■ Work task ■
What follows is a set of entries; retype all of them exactly.

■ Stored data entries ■
==========
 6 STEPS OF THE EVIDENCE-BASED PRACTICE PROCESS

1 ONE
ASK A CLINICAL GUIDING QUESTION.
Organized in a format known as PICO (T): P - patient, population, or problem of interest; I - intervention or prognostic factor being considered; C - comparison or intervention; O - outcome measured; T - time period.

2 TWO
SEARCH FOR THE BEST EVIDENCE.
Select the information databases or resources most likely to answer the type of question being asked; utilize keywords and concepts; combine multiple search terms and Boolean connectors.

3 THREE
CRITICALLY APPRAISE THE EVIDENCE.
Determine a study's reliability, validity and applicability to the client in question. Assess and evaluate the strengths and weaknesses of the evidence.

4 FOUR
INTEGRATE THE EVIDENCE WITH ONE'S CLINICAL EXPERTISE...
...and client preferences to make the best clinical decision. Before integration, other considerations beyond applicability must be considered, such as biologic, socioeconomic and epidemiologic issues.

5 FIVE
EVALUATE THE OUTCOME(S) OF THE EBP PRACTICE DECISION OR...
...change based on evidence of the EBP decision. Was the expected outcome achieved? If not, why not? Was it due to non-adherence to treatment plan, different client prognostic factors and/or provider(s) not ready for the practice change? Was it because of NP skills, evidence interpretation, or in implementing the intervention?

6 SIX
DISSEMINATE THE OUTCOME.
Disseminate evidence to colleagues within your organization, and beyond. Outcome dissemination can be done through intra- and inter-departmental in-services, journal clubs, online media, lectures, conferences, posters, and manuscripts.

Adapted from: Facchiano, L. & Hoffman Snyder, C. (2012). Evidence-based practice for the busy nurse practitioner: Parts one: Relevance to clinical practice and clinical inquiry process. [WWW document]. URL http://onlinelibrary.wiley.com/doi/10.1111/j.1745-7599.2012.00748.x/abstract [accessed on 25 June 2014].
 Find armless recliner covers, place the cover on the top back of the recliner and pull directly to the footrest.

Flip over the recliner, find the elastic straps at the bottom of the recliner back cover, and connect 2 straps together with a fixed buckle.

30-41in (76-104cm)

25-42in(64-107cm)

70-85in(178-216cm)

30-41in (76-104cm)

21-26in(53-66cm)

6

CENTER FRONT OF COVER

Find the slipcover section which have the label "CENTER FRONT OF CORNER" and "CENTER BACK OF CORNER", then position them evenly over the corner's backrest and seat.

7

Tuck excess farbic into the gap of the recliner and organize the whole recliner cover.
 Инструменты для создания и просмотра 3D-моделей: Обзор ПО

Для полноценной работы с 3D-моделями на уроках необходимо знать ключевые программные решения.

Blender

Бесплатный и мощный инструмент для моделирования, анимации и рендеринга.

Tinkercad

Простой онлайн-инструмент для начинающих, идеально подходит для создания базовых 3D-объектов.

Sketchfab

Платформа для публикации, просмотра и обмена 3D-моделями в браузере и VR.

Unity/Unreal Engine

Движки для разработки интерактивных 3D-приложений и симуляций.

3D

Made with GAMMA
==========
■ Task answer ■
 6 STEPS OF THE EVIDENCE-BASED PRACTICE PROCESS

1 ONE
ASK A CLINICAL GUIDING QUESTION.
Organized in a format known as PICO (T): P - patient, population, or problem of interest; I - intervention or prognostic factor being considered; C - comparison or intervention; O - outcome measured; T - time period.

2 TWO
SEARCH FOR THE BEST EVIDENCE.
Select the information databases or resources most likely to answer the type of question being asked; utilize keywords and concepts; combine multiple search terms and Boolean connectors.

3 THREE
CRITICALLY APPRAISE THE EVIDENCE.
Determine a study's reliability, validity and applicability to the client in question. Assess and evaluate the strengths and weaknesses of the evidence.

4 FOUR
INTEGRATE THE EVIDENCE WITH ONE'S CLINICAL EXPERTISE...
...and client preferences to make the best clinical decision. Before integration, other considerations beyond applicability must be considered, such as biologic, socioeconomic and epidemiologic issues.

5 FIVE
EVALUATE THE OUTCOME(S) OF THE EBP PRACTICE DECISION OR...
...change based on evidence of the EBP decision. Was the expected outcome achieved? If not, why not? Was it due to non-adherence to treatment plan, different client prognostic factors and/or provider(s) not ready for the practice change? Was it because of NP skills, evidence interpretation, or in implementing the intervention?

6 SIX
DISSEMINATE THE OUTCOME.
Disseminate evidence to colleagues within your organization, and beyond. Outcome dissemination can be done through intra- and inter-departmental in-services, journal clubs, online media, lectures, conferences, posters, and manuscripts.

Adapted from: Facchiano, L. & Hoffman Snyder, C. (2012). Evidence-based practice for the busy nurse practitioner: Parts one: Relevance to clinical practice and clinical inquiry process. [WWW document]. URL http://onlinelibrary.wiley.com/doi/10.1111/j.1745-7599.2012.00748.x/abstract [accessed on 25 June 2014].
 Find armless recliner covers, place the cover on the top back of the recliner and pull directly to the footrest.

Flip over the recliner, find the elastic straps at the bottom of the recliner back cover, and connect 2 straps together with a fixed buckle.

30-41in (76-104cm)

25-42in(64-107cm)

70-85in(178-216cm)

30-41in (76-104cm)

21-26in(53-66cm)

6

CENTER FRONT OF COVER

Find the slipcover section which have the label "CENTER FRONT OF CORNER" and "CENTER BACK OF CORNER", then position them evenly over the corner's backrest and seat.

7

Tuck excess farbic into the gap of the recliner and organize the whole recliner cover.
 Инструменты для создания и просмотра 3D-моделей: Обзор ПО

Для полноценной работы с 3D-моделями на уроках необходимо знать ключевые программные решения.

Blender

Бесплатный и мощный инструмент для моделирования, анимации и рендеринга.

Tinkercad

Простой онлайн-инструмент для начинающих, идеально подходит для создания базовых 3D-объектов.

Sketchfab

Платформа для публикации, просмотра и обмена 3D-моделями в браузере и VR.

Unity/Unreal Engine

Движки для разработки интерактивных 3D-приложений и симуляций.

3D

Made with GAMMA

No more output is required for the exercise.